Despite businesses beginning to recruit again, what the most recent unemployment figures demonstrate is that companies are in fact struggling to find the right calibre of staff amongst the 2.48 million people currently unemployed in the UK.
Crucially, youth unemployment, standing at an all time high 936,000 — and rising, is becoming an increasingly detrimental statistic to Britain’s future economic growth. Youth unemployment is, of course, only one part of unemployment figures and they need to be segmented in order to provide appropriate solutions. If left untreated, however defined, this risks damaging the country’s economic growth and recovery.
Speaking on the topic of Apprenticeships, Liz Field, CEO of the Financial Skills Partnership (FSP) said:
“The government’s plan to launch more apprenticeships for young people — though an attractive solution due to rising university costs - is part of the solution to bridge the so called ‘skills gap’ identified by George Osborne, and there needs to be more co-operation across a myriad of stakeholders.

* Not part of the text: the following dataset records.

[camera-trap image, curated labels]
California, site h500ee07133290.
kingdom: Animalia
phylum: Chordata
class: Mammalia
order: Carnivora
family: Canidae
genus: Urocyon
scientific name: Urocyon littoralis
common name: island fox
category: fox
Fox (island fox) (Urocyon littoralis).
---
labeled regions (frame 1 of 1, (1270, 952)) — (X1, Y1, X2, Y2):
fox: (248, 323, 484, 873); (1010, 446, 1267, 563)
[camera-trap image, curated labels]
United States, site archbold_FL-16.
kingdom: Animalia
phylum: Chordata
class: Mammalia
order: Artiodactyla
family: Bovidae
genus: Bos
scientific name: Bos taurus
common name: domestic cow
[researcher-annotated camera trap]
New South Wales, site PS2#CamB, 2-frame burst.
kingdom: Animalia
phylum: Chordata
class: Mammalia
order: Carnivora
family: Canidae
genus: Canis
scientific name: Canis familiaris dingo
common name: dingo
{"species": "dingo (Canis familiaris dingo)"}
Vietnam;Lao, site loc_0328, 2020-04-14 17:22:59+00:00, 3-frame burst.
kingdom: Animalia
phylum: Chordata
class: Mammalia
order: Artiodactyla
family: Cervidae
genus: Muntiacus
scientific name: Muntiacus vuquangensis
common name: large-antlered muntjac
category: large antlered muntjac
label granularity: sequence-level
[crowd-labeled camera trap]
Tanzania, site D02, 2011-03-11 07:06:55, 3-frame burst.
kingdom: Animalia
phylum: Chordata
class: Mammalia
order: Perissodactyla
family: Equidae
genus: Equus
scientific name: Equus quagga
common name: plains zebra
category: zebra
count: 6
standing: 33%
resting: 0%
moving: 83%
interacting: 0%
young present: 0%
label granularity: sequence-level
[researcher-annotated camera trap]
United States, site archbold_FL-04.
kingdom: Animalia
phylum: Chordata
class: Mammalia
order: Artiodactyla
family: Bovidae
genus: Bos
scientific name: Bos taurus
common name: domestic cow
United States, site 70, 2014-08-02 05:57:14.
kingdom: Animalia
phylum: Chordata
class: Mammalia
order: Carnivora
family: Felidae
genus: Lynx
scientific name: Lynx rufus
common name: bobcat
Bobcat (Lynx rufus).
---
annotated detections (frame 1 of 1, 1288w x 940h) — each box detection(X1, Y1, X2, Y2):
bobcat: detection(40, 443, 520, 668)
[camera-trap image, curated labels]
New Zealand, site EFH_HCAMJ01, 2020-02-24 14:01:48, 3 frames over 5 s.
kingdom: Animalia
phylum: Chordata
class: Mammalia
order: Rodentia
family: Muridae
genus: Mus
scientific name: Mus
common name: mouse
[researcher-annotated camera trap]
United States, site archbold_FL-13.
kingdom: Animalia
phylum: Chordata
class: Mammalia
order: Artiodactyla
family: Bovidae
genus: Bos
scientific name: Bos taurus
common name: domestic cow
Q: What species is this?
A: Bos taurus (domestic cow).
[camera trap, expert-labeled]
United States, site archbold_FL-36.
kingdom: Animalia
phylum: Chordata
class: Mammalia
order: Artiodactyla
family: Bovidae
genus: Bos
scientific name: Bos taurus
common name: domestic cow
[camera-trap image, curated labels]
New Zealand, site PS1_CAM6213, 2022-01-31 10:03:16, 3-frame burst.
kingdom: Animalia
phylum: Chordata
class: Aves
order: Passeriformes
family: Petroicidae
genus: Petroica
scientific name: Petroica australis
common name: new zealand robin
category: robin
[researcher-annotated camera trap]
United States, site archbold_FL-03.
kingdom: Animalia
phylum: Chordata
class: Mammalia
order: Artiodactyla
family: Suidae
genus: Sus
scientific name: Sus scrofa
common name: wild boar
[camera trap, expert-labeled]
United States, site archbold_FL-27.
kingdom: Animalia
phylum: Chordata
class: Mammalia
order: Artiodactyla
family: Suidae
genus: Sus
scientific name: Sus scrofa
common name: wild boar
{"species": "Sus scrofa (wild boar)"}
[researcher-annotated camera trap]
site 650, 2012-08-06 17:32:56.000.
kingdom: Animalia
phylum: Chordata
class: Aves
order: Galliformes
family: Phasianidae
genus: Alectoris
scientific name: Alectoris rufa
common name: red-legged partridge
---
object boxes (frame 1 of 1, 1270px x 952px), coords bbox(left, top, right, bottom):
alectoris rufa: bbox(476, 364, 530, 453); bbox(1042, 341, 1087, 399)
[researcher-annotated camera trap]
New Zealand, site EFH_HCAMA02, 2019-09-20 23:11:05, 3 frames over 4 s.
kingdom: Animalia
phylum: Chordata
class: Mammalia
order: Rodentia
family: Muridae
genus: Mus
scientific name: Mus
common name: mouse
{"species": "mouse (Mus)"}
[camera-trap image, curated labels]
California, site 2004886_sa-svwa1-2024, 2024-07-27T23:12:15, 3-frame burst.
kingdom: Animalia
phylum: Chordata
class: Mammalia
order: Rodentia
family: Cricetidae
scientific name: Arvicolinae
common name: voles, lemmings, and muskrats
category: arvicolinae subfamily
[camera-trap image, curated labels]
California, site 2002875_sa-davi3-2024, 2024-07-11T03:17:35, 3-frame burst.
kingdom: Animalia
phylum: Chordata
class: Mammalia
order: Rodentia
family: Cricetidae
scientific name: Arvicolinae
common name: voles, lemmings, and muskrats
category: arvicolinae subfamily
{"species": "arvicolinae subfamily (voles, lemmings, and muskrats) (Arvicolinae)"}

“We believe that employers and training agencies need to be actively involved in bridging this gap. Work experience is a good example, although is ad hoc and in most cases unstructured. Whilst there are some excellent examples of good practice, employers need to make an effort to build on best practice and improve work experience so that the individuals gain an insightful learning experience that will help and prepare them for when the time comes for them to make that leap into their chosen employment.”
FSP has been paving the way for creating a dialogue and bridging the gap between employers and those looking for work by launching its ‘Work Experience Portal’ to appeal to young people.
Whilst initially aimed at the traditional work experience age group, it will be extended for other work placements. They have also recently re-launched their ‘Directions’ site — a UK wide online information and careers site designed to provide impartial advice and recruitment for careers in the financial sectors and this continues to be enhanced and improved by FSP employer panels to ensure it appeals to job seekers.